For more information go to our Resources page for the Boston Division of Unemployment Assistance (DUA) website, the state agency responsible for unemployment benefits determinations.
Severance Agreements
Can I file a claim against my employer after I sign a severance agreement?
Most likely not. Most severance agreements include a “Release of Claims” provision. By signing the agreement, you typically give up your right to bring legal claims against your employer. It is important to read your severance agreement carefully to determine whether such a provision exists. If you do not understand any part of the agreement or believe you may have a claim against your employer, it is wise to consult an attorney before signing.
Can my employer demand I sign my severance agreement within a certain period of time or by a certain date?
Yes, with certain limitations. A severance agreement is a contract between you and your employer. Your employer may choose to offer the agreement for only a limited time.
However, if the agreement includes a Release of Claims, certain protections may apply. For example, if you are 40 years of age or older, the Older Workers Benefit Protection Act (OWBPA) requires that you be given at least 21 days to review the agreement (and in some cases 45 days). You must also be given seven days after signing the agreement to revoke it.
Does it really matter whether I review my severance agreement with an attorney? Aren’t these agreements standardized?

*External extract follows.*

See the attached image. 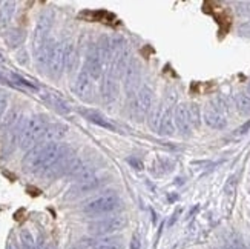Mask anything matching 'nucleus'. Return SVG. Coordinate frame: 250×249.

Many employers do use standardized severance agreements. However, these agreements are still legally binding contracts. Once you sign, you will generally be bound by all of the provisions in the agreement. Claiming later that you did not understand the terms will usually not invalidate the contract. Because employers typically have attorneys draft these agreements to protect their interests, it is important that you ensure your rights are also protected before signing. This is particularly important if the agreement includes a Release of Claims or restrictive covenants, such as non-compete or non-solicitation provisions.
Non-competition (Non-Compete) and Non-solicitation Agreements
Are non-competition and/or non-solicitation agreements enforceable in [.STATE.]?
It depends. Under Massachusetts law, non-compete and non-solicitation agreements may be enforceable if they are reasonable and necessary to protect legitimate business interests, such as trade secrets, confidential information, or goodwill.
For a non-compete agreement to be enforceable in Massachusetts, it generally must:
- Be reasonable in scope, geography, and duration
- Protect a legitimate business interest
- Not be harmful to the public interest
- Provide “garden leave” pay or other mutually agreed consideration
Whether a restrictive covenant is enforceable is highly fact-specific. It is important to speak with an attorney who can assist in evaluating your particular agreement.